Start of DATA TO PROCESS

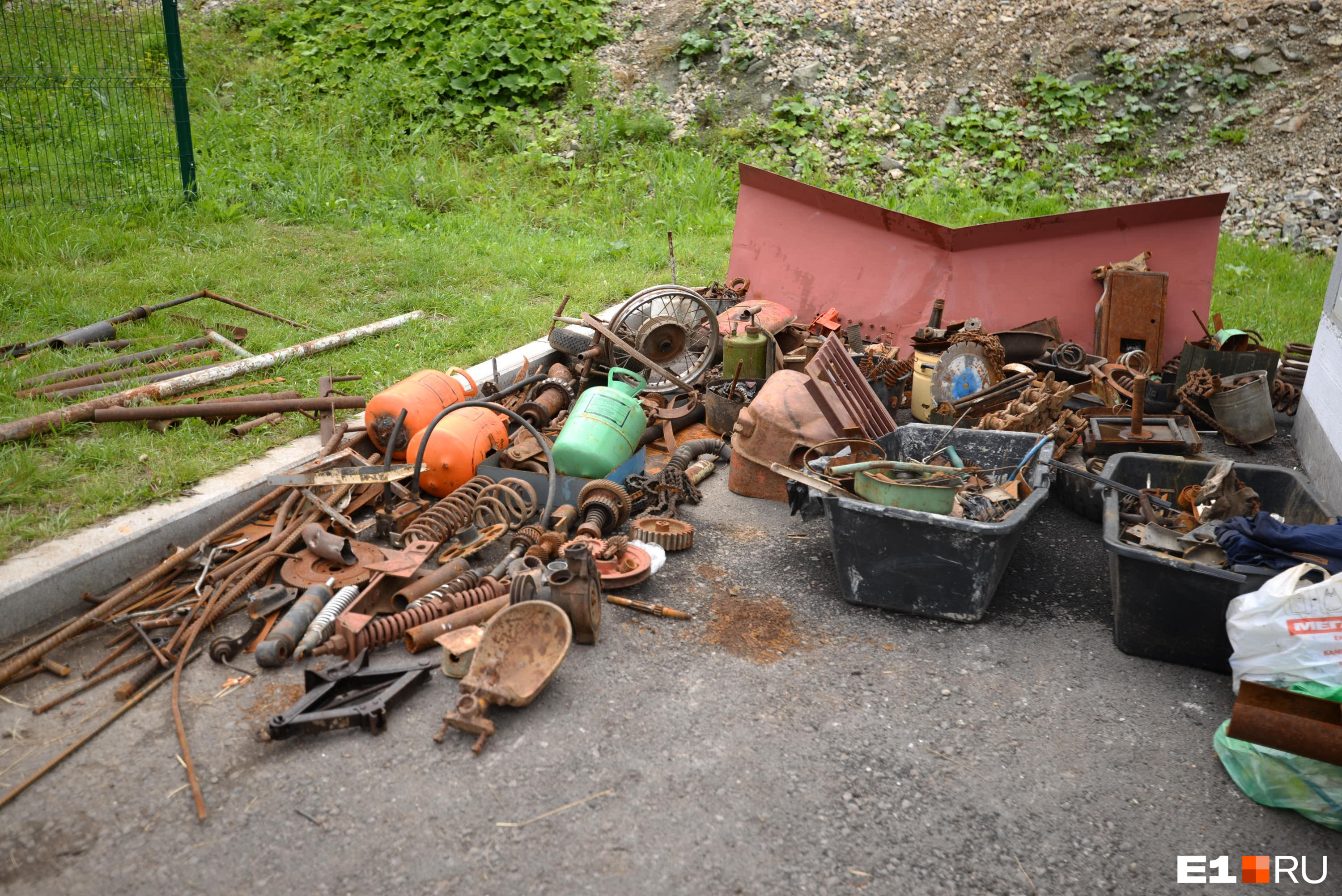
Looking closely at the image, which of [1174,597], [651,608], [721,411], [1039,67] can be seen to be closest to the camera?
[1174,597]

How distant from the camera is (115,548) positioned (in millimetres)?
3748

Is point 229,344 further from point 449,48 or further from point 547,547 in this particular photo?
point 449,48

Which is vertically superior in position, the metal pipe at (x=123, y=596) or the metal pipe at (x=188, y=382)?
the metal pipe at (x=188, y=382)

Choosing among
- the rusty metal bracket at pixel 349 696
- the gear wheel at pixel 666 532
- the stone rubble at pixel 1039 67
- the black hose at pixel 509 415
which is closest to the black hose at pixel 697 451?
the gear wheel at pixel 666 532

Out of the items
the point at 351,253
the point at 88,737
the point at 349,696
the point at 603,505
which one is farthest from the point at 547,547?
the point at 351,253

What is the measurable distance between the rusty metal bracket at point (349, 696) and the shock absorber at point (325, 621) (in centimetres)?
12

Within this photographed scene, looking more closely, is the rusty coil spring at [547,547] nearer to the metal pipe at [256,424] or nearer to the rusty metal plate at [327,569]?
the rusty metal plate at [327,569]

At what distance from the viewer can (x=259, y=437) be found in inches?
193

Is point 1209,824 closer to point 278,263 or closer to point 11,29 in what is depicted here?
point 278,263

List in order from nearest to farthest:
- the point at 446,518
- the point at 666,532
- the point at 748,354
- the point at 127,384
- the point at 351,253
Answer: the point at 446,518, the point at 666,532, the point at 127,384, the point at 748,354, the point at 351,253

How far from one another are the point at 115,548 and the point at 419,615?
54.8 inches

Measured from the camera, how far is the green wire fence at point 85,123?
866 cm

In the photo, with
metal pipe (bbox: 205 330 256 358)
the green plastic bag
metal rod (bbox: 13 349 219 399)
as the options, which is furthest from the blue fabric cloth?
metal rod (bbox: 13 349 219 399)

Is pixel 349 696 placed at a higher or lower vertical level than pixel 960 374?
lower
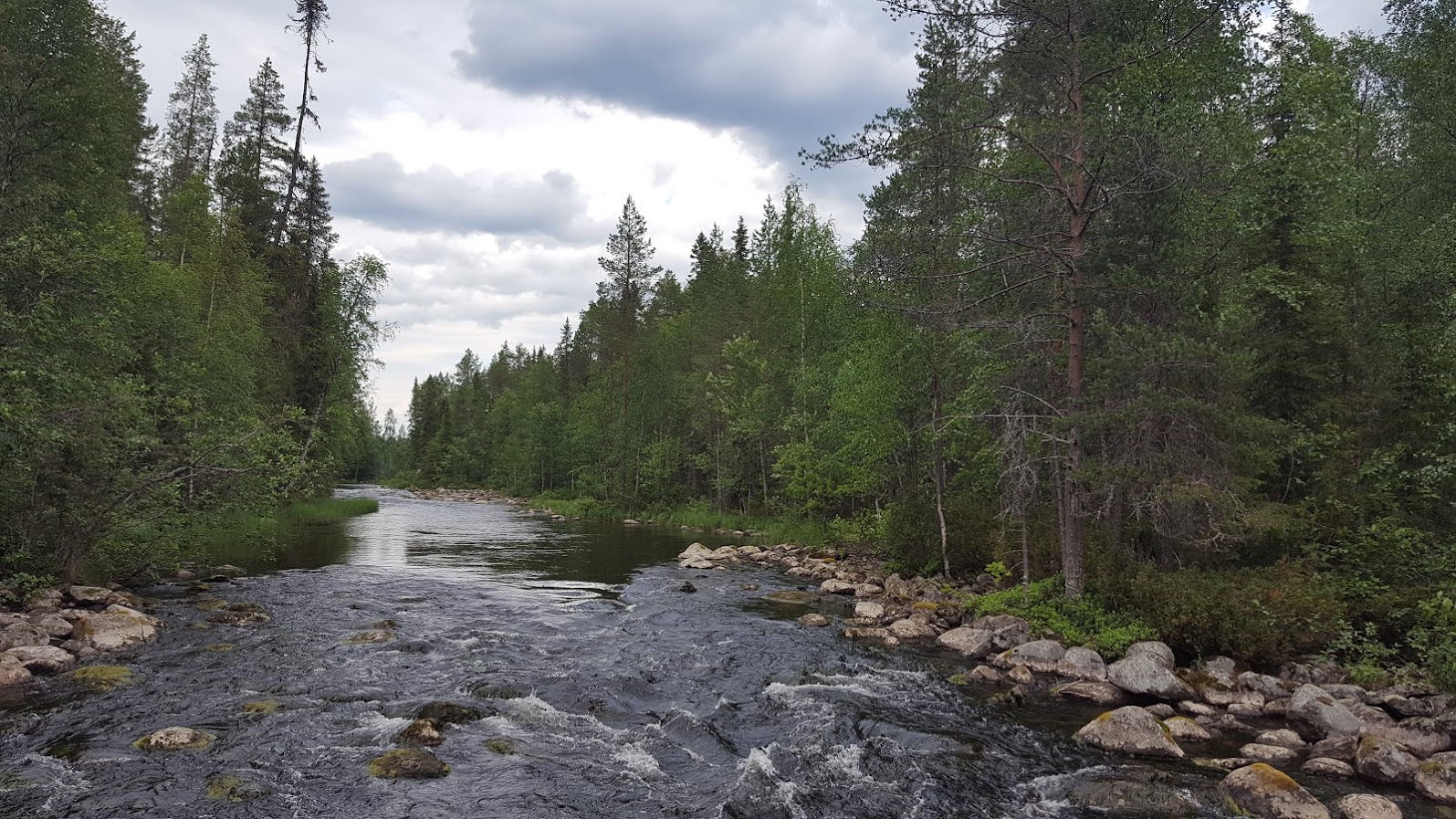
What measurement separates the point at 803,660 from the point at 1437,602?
9.72 m

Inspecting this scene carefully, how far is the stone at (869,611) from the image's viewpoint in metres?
16.3

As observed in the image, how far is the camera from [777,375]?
125ft

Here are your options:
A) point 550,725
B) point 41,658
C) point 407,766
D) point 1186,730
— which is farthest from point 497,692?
point 1186,730

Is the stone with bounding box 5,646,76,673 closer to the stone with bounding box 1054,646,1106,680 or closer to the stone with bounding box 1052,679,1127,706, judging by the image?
the stone with bounding box 1052,679,1127,706

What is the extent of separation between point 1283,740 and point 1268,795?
7.05 feet

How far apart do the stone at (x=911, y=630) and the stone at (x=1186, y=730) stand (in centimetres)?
550

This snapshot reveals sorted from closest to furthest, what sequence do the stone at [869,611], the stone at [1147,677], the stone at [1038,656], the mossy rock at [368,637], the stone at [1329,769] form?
the stone at [1329,769], the stone at [1147,677], the stone at [1038,656], the mossy rock at [368,637], the stone at [869,611]

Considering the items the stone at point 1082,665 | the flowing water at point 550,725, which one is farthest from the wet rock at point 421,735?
the stone at point 1082,665

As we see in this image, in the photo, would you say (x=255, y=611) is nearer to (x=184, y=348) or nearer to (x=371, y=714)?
(x=371, y=714)

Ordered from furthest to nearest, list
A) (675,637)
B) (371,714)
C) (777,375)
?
1. (777,375)
2. (675,637)
3. (371,714)

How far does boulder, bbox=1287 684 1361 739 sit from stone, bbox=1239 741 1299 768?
0.85 m

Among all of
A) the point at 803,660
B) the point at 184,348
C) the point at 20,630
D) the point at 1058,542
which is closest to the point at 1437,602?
the point at 1058,542

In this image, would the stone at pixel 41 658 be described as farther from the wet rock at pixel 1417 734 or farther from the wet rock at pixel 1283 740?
the wet rock at pixel 1417 734

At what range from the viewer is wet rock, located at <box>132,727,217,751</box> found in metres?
8.41
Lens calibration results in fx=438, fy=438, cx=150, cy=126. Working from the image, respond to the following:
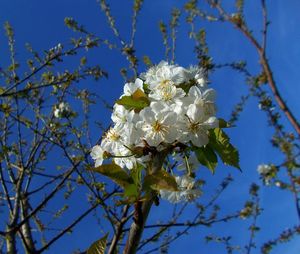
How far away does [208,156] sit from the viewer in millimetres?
1443

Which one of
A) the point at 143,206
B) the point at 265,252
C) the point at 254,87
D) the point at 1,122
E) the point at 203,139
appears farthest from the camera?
the point at 1,122

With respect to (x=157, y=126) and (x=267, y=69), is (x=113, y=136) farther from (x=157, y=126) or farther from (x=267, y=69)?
(x=267, y=69)

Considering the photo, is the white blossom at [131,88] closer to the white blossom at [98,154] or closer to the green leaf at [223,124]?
the white blossom at [98,154]

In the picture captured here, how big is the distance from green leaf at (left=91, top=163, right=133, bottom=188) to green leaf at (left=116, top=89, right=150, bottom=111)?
1.08 feet

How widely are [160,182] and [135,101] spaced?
458 millimetres

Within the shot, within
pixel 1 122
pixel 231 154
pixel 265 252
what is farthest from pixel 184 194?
pixel 1 122

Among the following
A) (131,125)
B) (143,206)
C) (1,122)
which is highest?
(1,122)

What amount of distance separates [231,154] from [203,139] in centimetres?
13

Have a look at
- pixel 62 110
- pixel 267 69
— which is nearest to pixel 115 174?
pixel 267 69

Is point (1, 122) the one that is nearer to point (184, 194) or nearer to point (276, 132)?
point (276, 132)

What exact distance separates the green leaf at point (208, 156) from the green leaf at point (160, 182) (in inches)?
11.9

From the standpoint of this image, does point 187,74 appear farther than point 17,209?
No

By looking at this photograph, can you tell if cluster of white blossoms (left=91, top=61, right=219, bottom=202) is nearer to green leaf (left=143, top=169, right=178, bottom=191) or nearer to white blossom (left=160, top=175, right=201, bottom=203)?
white blossom (left=160, top=175, right=201, bottom=203)

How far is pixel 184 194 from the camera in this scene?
1.57 metres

End of DATA TO PROCESS

*REQUIREMENTS*
Copy every one of the entries above word for word, leaving out the pictures.

*ANSWER TO THE TASK*
Looking closely at the image, which of [1174,597], [651,608], [721,411], [1039,67] can be seen to be closest to the camera?
[1174,597]

How distant from the camera is (115,548) positioned (in millimetres)?
3748

Is point 229,344 further from point 449,48 or further from point 547,547 in this particular photo?
point 449,48

Which is vertically superior in position, the metal pipe at (x=123, y=596) or the metal pipe at (x=188, y=382)?
the metal pipe at (x=188, y=382)

Choosing among
- the rusty metal bracket at pixel 349 696
- the gear wheel at pixel 666 532
- the stone rubble at pixel 1039 67
- the black hose at pixel 509 415
which is closest to the black hose at pixel 697 451?
the gear wheel at pixel 666 532

Out of the items
the point at 351,253
the point at 88,737
the point at 349,696
the point at 603,505
which one is farthest from the point at 547,547?
the point at 351,253

What is the measurable distance between the rusty metal bracket at point (349, 696) and the shock absorber at point (325, 621) (in centimetres)?
12

Within this photographed scene, looking more closely, is the rusty coil spring at [547,547] nearer to the metal pipe at [256,424] or nearer to the rusty metal plate at [327,569]?
the rusty metal plate at [327,569]

At what distance from the viewer can (x=259, y=437) be found in inches?
193

Is point 1209,824 closer to point 278,263 or closer to point 11,29 in what is depicted here?
point 278,263

List in order from nearest to farthest:
- the point at 446,518
- the point at 666,532
- the point at 748,354
- the point at 127,384
- the point at 351,253
Answer: the point at 446,518, the point at 666,532, the point at 127,384, the point at 748,354, the point at 351,253

How far from one another are the point at 115,548 and the point at 419,615?
54.8 inches

Measured from the camera, how far is the green wire fence at point 85,123?
866 cm

In the photo, with
metal pipe (bbox: 205 330 256 358)
the green plastic bag
metal rod (bbox: 13 349 219 399)
as the options, which is furthest from the blue fabric cloth?
metal rod (bbox: 13 349 219 399)

Is pixel 349 696 placed at a higher or lower vertical level than pixel 960 374?
lower
What measurement separates the point at 803,660 from the point at 1437,602?
9.72 m

Inspecting this scene carefully, how far is the stone at (869,611) from the image's viewpoint in metres?
16.3

As observed in the image, how far is the camera from [777,375]?
125ft

Here are your options:
A) point 550,725
B) point 41,658
C) point 407,766
D) point 1186,730
— which is farthest from point 497,692?
point 1186,730

Is the stone with bounding box 5,646,76,673 closer to the stone with bounding box 1054,646,1106,680 or closer to the stone with bounding box 1052,679,1127,706, judging by the image?
the stone with bounding box 1052,679,1127,706

What is the extent of separation between point 1283,740 and point 1268,795?
7.05 feet

How far apart do the stone at (x=911, y=630) and the stone at (x=1186, y=730) stand (in centimetres)?
550

This snapshot reveals sorted from closest to furthest, what sequence do the stone at [869,611], the stone at [1147,677], the stone at [1038,656], the mossy rock at [368,637], the stone at [1329,769] form?
the stone at [1329,769], the stone at [1147,677], the stone at [1038,656], the mossy rock at [368,637], the stone at [869,611]

Considering the items the stone at point 1082,665 | the flowing water at point 550,725, which one is farthest from the wet rock at point 421,735?
the stone at point 1082,665

As we see in this image, in the photo, would you say (x=255, y=611) is nearer to (x=184, y=348) or nearer to (x=371, y=714)?
(x=371, y=714)

Ordered from furthest to nearest, list
A) (675,637)
B) (371,714)
C) (777,375)
?
1. (777,375)
2. (675,637)
3. (371,714)

How far does boulder, bbox=1287 684 1361 739 sit from stone, bbox=1239 741 1299 768?
0.85 m

Among all of
A) the point at 803,660
B) the point at 184,348
C) the point at 20,630
D) the point at 1058,542
which is closest to the point at 1437,602?
the point at 1058,542

In this image, would the stone at pixel 41 658 be described as farther from the wet rock at pixel 1417 734 or farther from the wet rock at pixel 1283 740?
the wet rock at pixel 1417 734

At what range from the viewer is wet rock, located at <box>132,727,217,751</box> found in metres?
8.41
Lens calibration results in fx=438, fy=438, cx=150, cy=126. Working from the image, respond to the following:
How far away does [208,156] sit from the viewer in millimetres?
1443

Which one of
A) the point at 143,206
B) the point at 265,252
C) the point at 254,87
D) the point at 1,122
E) the point at 203,139
appears farthest from the camera?
the point at 1,122

With respect to (x=157, y=126) and (x=267, y=69), is (x=113, y=136) farther from (x=157, y=126) or farther from (x=267, y=69)?
(x=267, y=69)

Considering the photo, is the white blossom at [131,88] closer to the white blossom at [98,154] or closer to the green leaf at [223,124]?
the white blossom at [98,154]

In the picture captured here, how big is the distance from green leaf at (left=91, top=163, right=133, bottom=188) to green leaf at (left=116, top=89, right=150, bottom=111)?
1.08 feet

How widely are [160,182] and [135,101] spaced?
458 millimetres

Within the shot, within
pixel 1 122
pixel 231 154
pixel 265 252
what is farthest from pixel 184 194?
pixel 1 122

Among the following
A) (131,125)
B) (143,206)
C) (1,122)
which is highest?
(1,122)

What amount of distance separates [231,154] from [203,139] in centimetres?
13

Have a look at
- pixel 62 110
- pixel 267 69
— which is nearest to pixel 115 174?
pixel 267 69

Is point (1, 122) the one that is nearer to point (184, 194) or nearer to point (276, 132)?
point (276, 132)

What exact distance separates the green leaf at point (208, 156) from the green leaf at point (160, 182) (in inches)?
11.9

From the standpoint of this image, does point 187,74 appear farther than point 17,209?
No

By looking at this photograph, can you tell if cluster of white blossoms (left=91, top=61, right=219, bottom=202) is nearer to green leaf (left=143, top=169, right=178, bottom=191) or nearer to white blossom (left=160, top=175, right=201, bottom=203)?
white blossom (left=160, top=175, right=201, bottom=203)

How far is pixel 184 194 from the camera in this scene?
1.57 metres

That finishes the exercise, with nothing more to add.